If you want to run a LinkedIn ad, you can type in the exact location, role, and job titles of the target market you want to reach. You can even drill down into firmographics for the size of the company, how fast they're growing, and other qualifying questions that help you determine whether they can afford your widget (or not).
Context drives buying behavior today because it helps you better understand:
In other words, context is what drives everything from the ad placement to the creative. And context comes from customer data – knowing (almost) exactly who someone is, what motivates them, and why they decide to act (or not).
Then, you can build out custom segments of these people based on your knowledge, like if they've used your tool before or if they only visited your website one time without demoing or asking for a sample.
And you can target this context with ever-increasing granularity to deliver the right messages to the right audience at the right time.
Once you know how social media marketing should work, based on classic marketing principles, and how it's more advantageous than other alternatives, you can know exactly how to get started using it to its fullest potential.
From a 30,000-foot view, you can start by categorizing it down into two distinct strategies: proactive and reactive.
Proactive publishing on social media helps you increase awareness with target audiences and stay on top of the radar for everyone from casual to die-hard fans.
The trick isn't to create social media posts out of nothing, but to make them an extension of your ongoing content strategy.
You create search-driven content for your site or blog, or a specific theme for more shareable, social-friendly content. Then, you take those raw materials and mix, cut, edit, or repurpose them for each relevant social channel.
Everything is scheduled ahead of time, in advance, based on your larger marketing campaigns or launches that coincide with every other customer touch point (e.g., website, blog, email newsletter, etc.).
And then reporting can tell you not only how many engaged people you're reaching, but more importantly the level of engagement of the audience as a whole (like reactions per post or per follower).
Reactive community management, on the other hand, can help you engage, foster, and amplify those messages across an ever-growing audience.
This includes basic interactions and customer service with people responding to your proactive messaging.
The trick is to get beyond the surface-level, easy-to-fake vanity metrics like "followers" to true thought leadership and marketing KPIs.
For instance, you can gauge how well your social media marketing is doing by looking at brand awareness as a proxy.

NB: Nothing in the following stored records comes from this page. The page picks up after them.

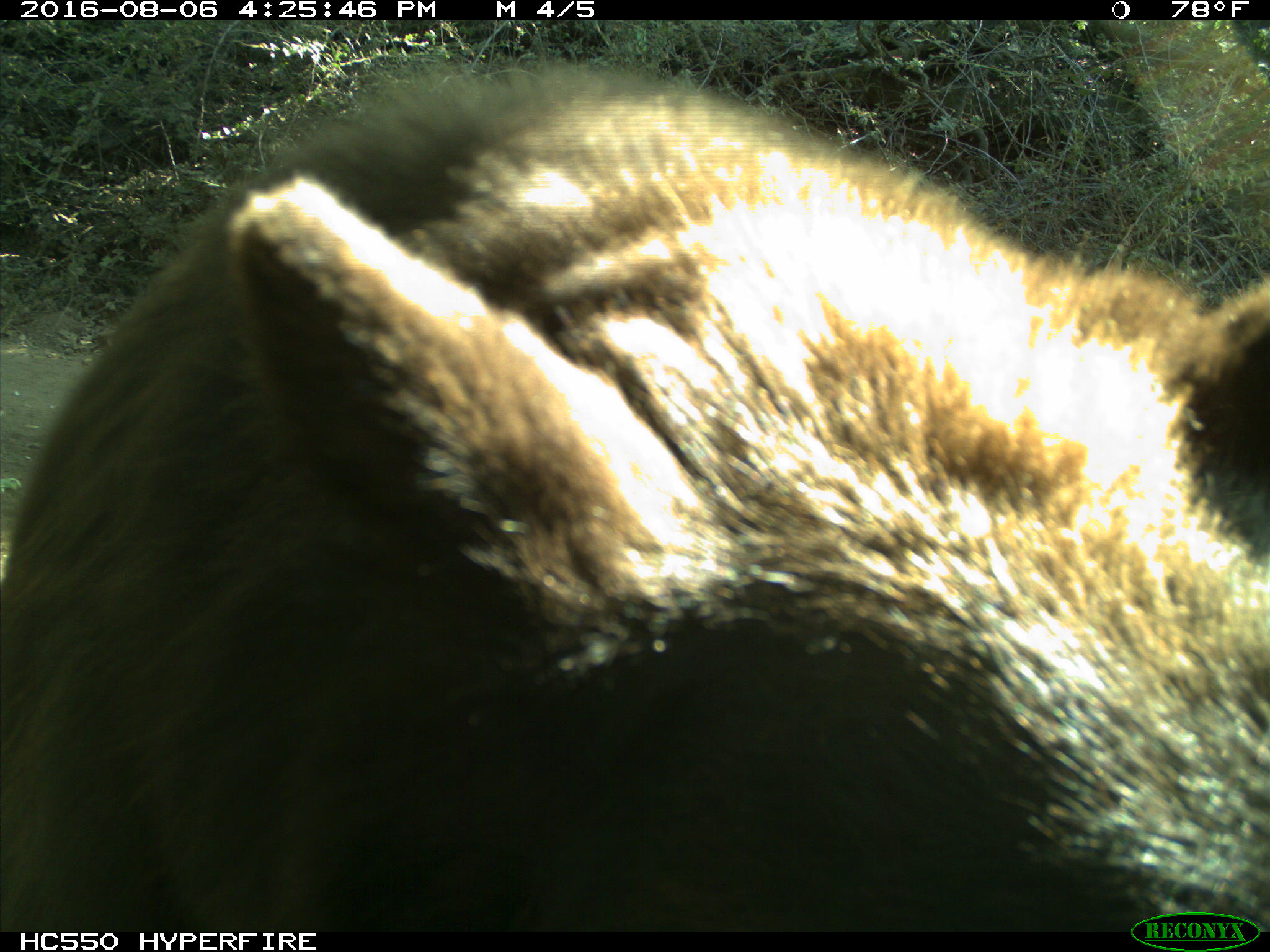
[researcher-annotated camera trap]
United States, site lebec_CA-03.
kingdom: Animalia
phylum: Chordata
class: Mammalia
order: Carnivora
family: Ursidae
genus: Ursus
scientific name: Ursus americanus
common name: american black bear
Ursus americanus (american black bear).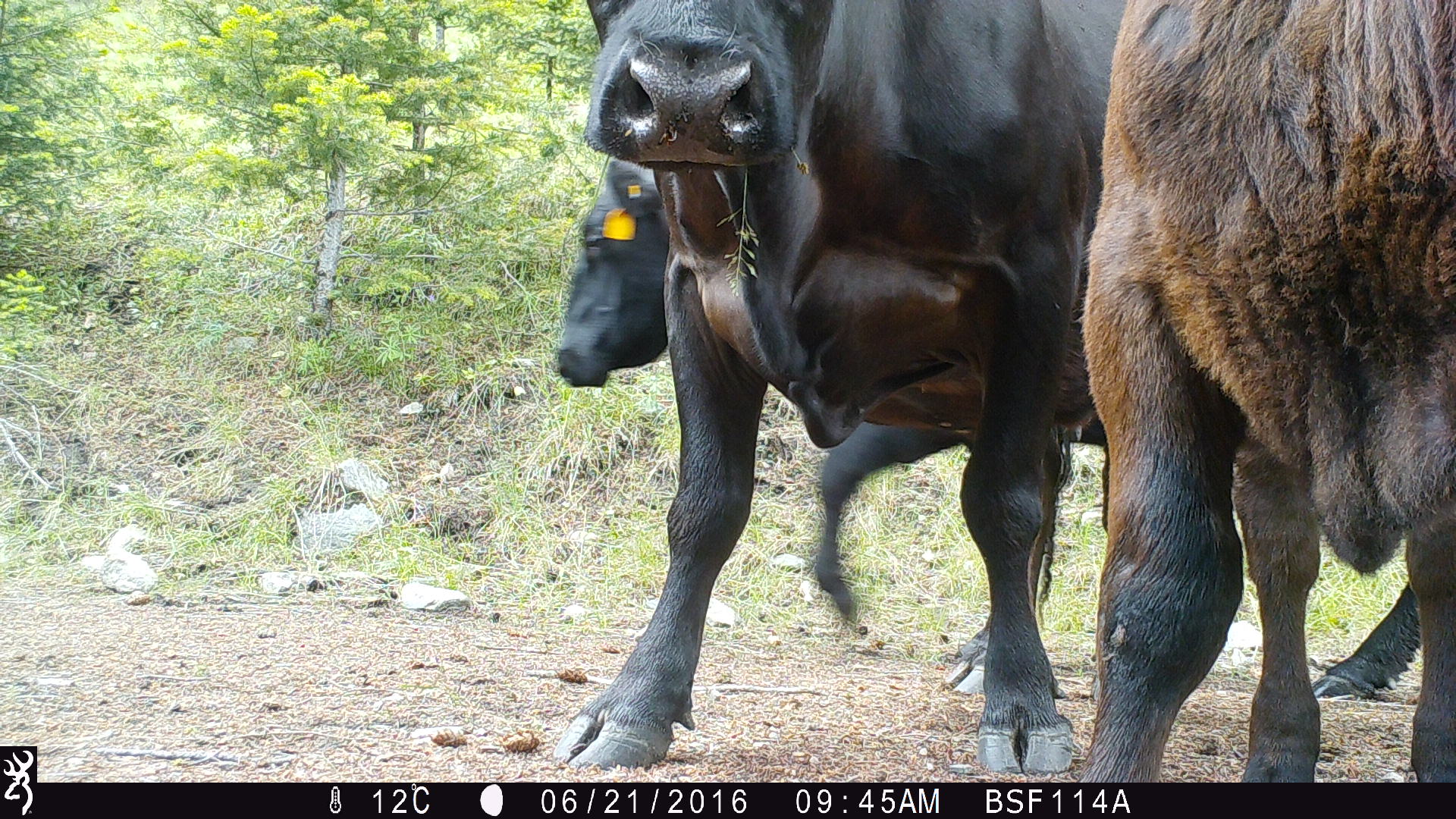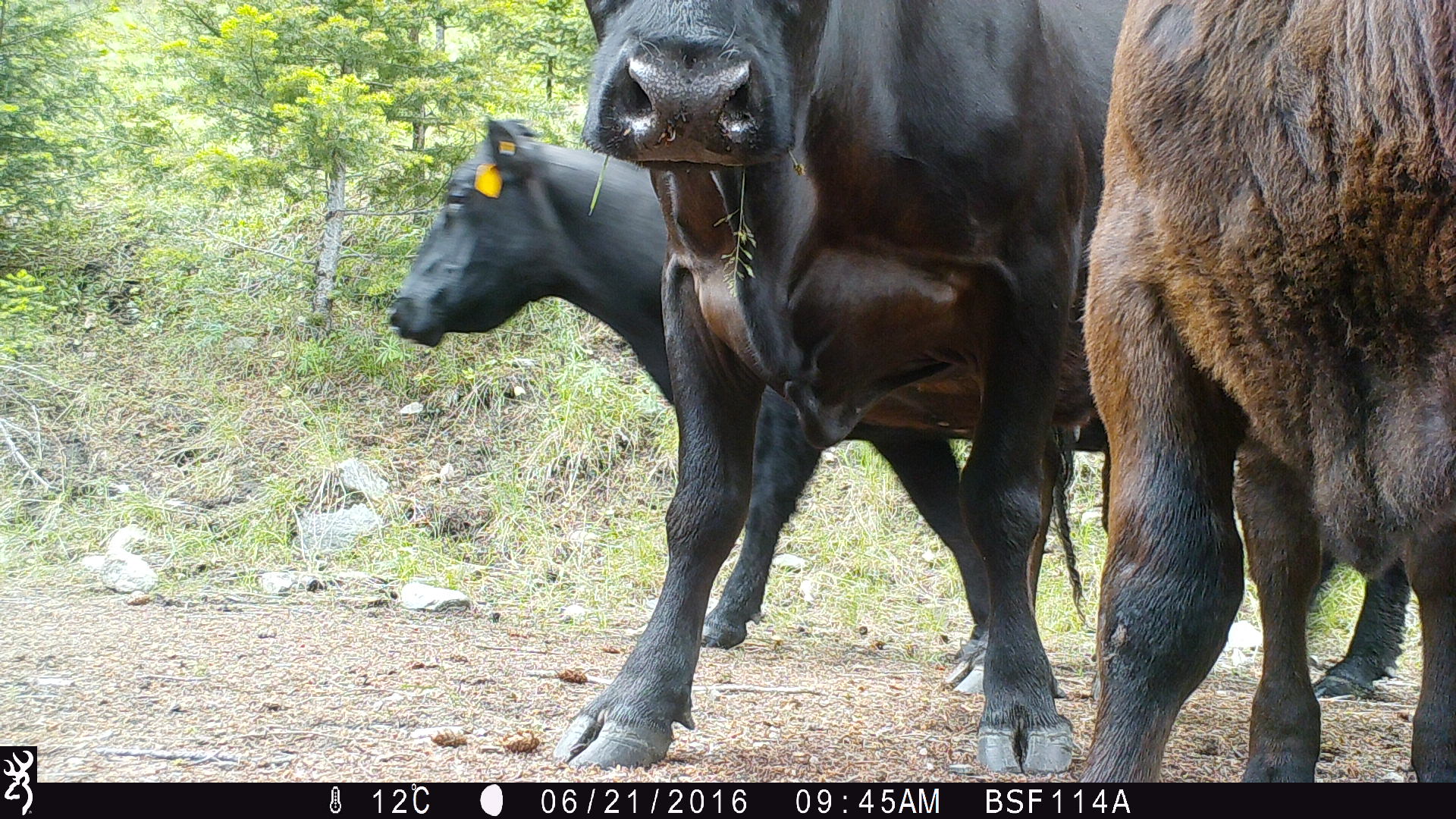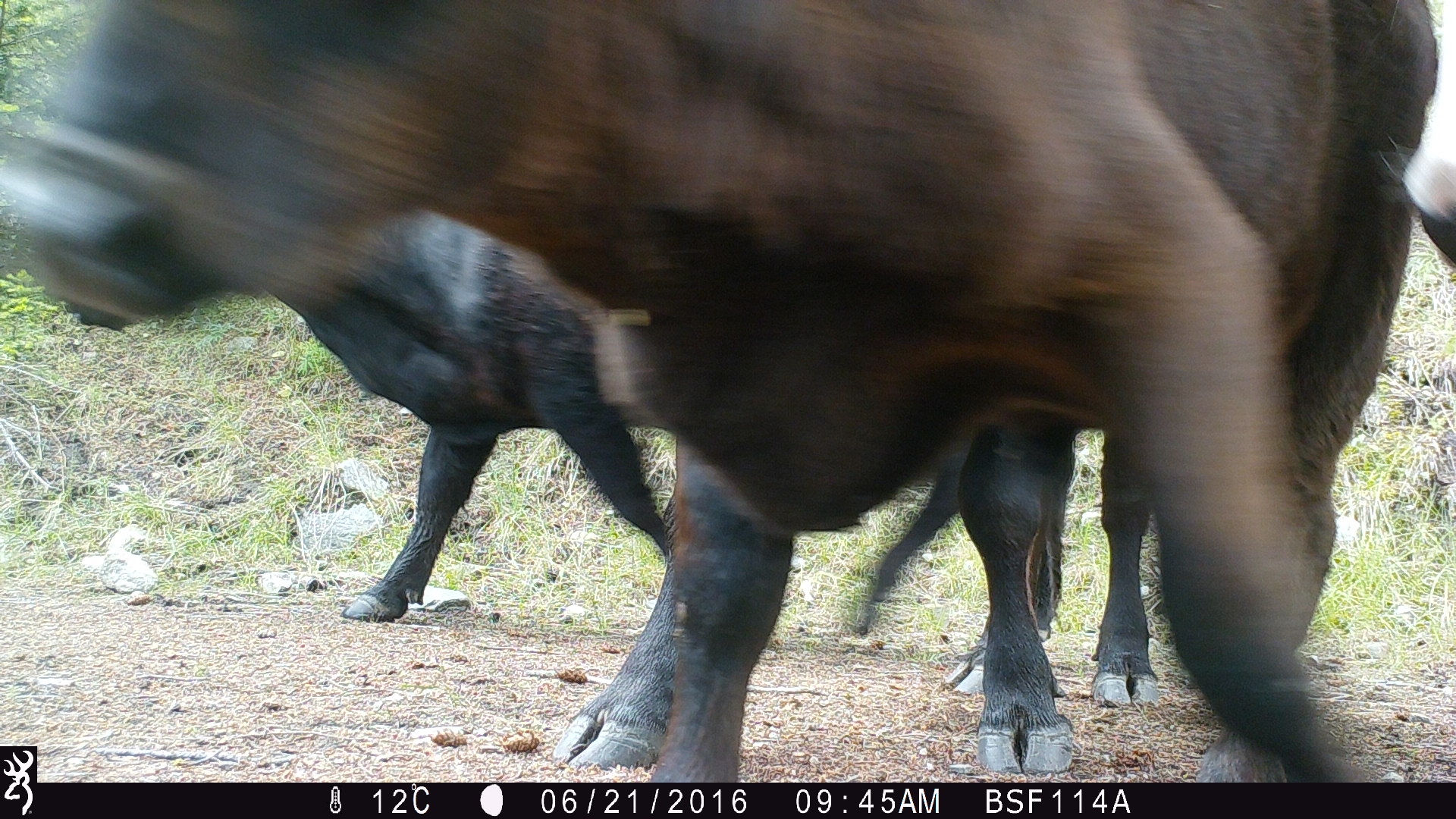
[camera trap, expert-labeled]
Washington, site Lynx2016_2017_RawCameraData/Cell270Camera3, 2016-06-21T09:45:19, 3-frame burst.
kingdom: Animalia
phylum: Chordata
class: Mammalia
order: Artiodactyla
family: Bovidae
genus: Bos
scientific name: Bos taurus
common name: domestic cattle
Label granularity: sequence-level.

Go into Google Search Console and measure the number of branded clicks or impressions during the period. Then, contrast and compare this to the prior period (like the prior quarter) or the same time, prior year.
And because selling directly is tough via social (see: serendipity vs. search above), you can also look at leading indicators like newsletter opt-ins, event registrations, and other more middle-of-the-funnel offers to know how well you'll be poised to drive sales in the near future.

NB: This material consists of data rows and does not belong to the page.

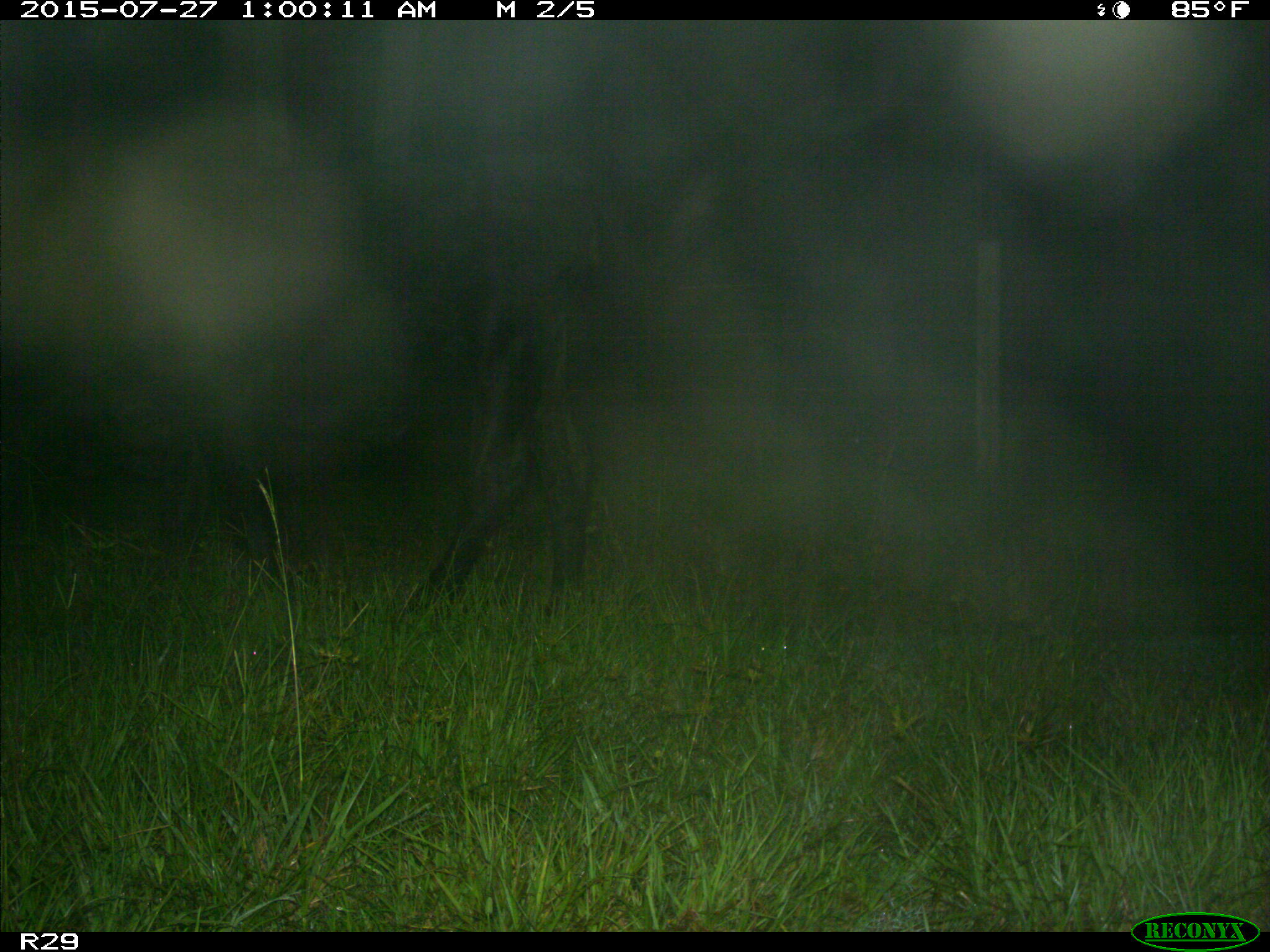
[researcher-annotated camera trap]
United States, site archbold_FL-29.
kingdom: Animalia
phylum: Chordata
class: Mammalia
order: Artiodactyla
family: Bovidae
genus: Bos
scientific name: Bos taurus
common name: domestic cow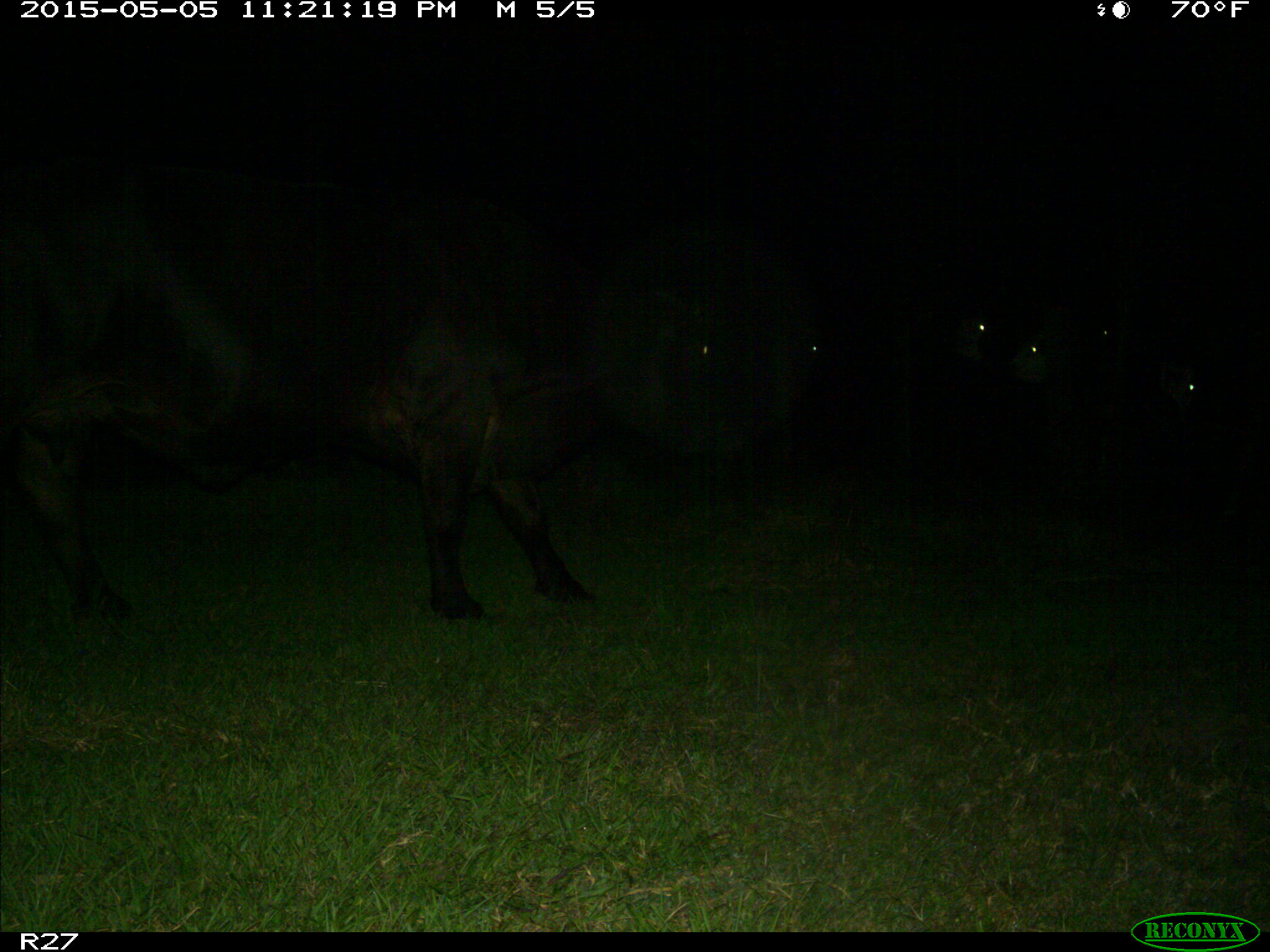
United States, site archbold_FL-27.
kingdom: Animalia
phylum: Chordata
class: Mammalia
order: Artiodactyla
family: Bovidae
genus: Bos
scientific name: Bos taurus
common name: domestic cow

Social media platforms haven't fundamentally changed marketing.
In fact, you'll have more success by making sure it's well aligned with classic marketing principles you're already familiar with.
Social media marketing combines both Promotion and Place (or Distribution) from the classic 4Ps and is one of the best examples of “earned” media.
In addition, the advantages of influencing search, user-generated and multi-format content, amplification, data, and audience building also make it one of the highest ROI activities you can choose today.
Yes, the way you tactically grow followers on Instagram is different than how you would optimize a video to top YouTube, which is also different from how you might write a Tweet thread.
But the underlying, timeless marketing principles that have grown businesses for literally centuries haven’t changed all that much.
It still isn't too late to start using social media marketing or swap out your underperforming efforts with needle-moving ones.